— WHAT THE TASK ASKS —
List every line in the entries below that contains the word "sleeve".

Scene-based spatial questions
──────────────────────────────

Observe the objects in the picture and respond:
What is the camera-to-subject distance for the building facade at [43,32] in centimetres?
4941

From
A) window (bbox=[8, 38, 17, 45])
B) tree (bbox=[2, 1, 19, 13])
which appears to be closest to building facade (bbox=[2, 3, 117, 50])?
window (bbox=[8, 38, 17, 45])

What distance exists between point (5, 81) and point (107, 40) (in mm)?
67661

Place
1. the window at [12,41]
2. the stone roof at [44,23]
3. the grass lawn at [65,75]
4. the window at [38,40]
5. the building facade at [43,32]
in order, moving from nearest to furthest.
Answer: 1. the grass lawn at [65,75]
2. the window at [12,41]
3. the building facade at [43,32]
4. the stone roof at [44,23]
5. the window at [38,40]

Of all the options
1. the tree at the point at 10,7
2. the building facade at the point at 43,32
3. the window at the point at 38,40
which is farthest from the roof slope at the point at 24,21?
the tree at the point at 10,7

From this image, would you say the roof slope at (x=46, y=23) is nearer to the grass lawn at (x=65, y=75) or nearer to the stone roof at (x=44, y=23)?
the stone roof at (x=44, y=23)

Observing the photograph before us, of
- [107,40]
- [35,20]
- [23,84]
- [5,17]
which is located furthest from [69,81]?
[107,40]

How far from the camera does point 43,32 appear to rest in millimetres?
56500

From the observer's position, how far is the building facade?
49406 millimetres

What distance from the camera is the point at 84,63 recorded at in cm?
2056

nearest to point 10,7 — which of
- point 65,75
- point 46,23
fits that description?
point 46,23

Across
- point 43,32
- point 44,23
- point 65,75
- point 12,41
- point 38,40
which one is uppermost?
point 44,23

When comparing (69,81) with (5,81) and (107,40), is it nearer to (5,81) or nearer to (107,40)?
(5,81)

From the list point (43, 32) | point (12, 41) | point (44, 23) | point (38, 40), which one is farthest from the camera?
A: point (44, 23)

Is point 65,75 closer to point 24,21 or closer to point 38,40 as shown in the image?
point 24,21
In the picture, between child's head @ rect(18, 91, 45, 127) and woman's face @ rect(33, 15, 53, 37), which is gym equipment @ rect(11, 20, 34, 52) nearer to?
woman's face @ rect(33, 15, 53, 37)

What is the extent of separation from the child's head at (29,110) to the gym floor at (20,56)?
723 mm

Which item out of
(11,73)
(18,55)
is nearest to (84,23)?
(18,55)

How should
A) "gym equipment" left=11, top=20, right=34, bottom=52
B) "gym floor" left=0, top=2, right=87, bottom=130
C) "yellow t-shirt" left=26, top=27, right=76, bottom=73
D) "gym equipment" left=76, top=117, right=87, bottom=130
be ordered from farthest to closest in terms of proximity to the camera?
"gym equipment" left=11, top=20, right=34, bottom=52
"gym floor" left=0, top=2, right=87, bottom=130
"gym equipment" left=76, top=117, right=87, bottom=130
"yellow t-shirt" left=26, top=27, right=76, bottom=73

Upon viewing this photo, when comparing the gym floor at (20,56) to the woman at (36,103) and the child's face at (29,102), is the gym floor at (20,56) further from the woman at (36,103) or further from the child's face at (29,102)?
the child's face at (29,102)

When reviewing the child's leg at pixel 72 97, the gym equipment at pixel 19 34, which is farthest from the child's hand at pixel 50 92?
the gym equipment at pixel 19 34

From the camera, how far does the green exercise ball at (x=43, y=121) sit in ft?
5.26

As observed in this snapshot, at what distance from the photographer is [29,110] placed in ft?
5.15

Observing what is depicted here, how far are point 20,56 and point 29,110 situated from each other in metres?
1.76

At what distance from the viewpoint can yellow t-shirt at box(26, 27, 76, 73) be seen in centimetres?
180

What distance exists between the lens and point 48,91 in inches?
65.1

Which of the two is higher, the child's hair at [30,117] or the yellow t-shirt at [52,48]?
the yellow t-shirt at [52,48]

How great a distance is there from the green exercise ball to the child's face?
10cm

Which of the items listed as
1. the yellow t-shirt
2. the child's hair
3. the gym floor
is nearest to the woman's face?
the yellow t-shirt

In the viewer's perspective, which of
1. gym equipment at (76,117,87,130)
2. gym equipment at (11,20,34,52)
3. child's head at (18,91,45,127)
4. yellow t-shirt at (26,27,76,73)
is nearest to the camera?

──────────────────────────────

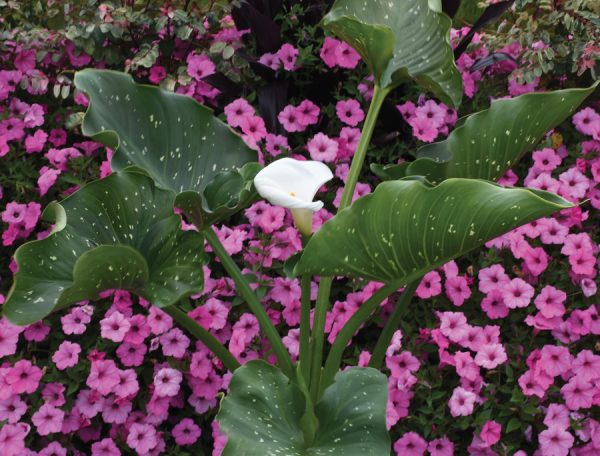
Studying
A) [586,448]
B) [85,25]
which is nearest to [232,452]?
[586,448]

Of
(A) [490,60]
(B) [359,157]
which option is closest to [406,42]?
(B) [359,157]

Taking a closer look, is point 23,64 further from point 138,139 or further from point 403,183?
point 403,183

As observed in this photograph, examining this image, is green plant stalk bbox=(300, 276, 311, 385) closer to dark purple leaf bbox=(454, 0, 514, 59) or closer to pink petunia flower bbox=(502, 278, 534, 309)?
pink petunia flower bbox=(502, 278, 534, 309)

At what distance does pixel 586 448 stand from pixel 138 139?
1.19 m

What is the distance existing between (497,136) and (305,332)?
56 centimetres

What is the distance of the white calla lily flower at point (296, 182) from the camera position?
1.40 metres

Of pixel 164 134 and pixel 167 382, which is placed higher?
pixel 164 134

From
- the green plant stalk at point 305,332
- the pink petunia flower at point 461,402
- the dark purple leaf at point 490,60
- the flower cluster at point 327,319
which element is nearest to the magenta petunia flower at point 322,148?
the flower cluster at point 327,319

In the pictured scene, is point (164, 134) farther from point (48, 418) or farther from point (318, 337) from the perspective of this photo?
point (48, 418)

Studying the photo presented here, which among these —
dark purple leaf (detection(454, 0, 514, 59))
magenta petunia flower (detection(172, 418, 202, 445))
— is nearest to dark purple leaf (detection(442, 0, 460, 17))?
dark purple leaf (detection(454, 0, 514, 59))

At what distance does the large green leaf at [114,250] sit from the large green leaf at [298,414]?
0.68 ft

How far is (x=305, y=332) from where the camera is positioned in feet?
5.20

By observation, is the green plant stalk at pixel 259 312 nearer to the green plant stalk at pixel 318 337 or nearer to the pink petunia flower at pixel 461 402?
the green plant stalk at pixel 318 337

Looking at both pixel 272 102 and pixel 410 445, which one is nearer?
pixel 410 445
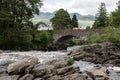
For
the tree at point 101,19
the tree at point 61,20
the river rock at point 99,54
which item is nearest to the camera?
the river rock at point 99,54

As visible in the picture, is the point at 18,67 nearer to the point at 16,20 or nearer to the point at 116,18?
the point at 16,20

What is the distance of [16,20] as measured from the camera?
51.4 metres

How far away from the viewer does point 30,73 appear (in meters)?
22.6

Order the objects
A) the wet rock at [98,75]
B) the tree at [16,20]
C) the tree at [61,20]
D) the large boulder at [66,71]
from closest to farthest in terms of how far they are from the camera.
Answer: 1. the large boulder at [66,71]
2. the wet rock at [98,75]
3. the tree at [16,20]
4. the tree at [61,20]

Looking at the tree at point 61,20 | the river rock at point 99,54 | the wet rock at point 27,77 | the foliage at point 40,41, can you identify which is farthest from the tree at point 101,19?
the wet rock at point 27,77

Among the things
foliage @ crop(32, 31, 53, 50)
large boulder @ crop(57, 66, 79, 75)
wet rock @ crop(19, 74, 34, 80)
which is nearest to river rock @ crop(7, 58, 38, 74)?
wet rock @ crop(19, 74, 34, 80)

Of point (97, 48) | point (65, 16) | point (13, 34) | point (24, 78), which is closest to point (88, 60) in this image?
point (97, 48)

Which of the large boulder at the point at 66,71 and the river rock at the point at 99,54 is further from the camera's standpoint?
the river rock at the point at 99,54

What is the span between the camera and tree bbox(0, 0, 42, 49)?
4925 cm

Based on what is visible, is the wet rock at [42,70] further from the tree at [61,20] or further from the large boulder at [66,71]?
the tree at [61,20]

──────────────────────────────

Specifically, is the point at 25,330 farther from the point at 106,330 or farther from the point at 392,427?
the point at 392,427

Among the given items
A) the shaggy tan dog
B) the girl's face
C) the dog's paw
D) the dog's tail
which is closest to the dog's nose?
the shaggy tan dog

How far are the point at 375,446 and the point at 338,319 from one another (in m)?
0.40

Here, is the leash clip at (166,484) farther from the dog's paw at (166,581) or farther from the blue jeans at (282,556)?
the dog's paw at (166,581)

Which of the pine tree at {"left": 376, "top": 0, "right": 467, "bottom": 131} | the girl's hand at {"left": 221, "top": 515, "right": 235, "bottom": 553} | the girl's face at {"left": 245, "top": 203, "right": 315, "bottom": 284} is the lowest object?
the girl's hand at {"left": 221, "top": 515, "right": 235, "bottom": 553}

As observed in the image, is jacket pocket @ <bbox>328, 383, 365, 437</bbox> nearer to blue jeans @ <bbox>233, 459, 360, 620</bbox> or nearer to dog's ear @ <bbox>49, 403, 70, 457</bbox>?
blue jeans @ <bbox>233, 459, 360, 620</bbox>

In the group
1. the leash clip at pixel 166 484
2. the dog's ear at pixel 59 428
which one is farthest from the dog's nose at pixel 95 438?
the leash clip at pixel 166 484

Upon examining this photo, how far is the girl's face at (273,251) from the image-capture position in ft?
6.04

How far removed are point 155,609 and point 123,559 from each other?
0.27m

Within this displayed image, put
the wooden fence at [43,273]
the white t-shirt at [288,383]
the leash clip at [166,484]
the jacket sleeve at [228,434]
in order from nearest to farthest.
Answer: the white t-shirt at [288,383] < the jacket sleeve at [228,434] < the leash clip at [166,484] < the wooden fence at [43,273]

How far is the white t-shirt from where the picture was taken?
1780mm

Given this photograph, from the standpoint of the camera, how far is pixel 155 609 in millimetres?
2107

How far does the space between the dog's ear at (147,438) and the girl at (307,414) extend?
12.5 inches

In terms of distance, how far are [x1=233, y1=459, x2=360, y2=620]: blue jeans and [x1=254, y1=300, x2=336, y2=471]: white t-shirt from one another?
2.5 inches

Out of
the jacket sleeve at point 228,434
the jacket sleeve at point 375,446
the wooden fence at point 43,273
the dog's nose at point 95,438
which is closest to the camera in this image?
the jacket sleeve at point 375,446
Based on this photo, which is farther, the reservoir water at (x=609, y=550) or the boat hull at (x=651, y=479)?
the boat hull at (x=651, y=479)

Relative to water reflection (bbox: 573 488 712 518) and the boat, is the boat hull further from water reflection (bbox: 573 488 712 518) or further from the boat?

──────────────────────────────

— CORRECT RESULT —
the jacket sleeve at [228,434]
Answer: the white t-shirt at [288,383] < the jacket sleeve at [228,434] < the leash clip at [166,484] < the wooden fence at [43,273]
the jacket sleeve at point 228,434
the jacket sleeve at point 375,446
the jacket sleeve at point 375,446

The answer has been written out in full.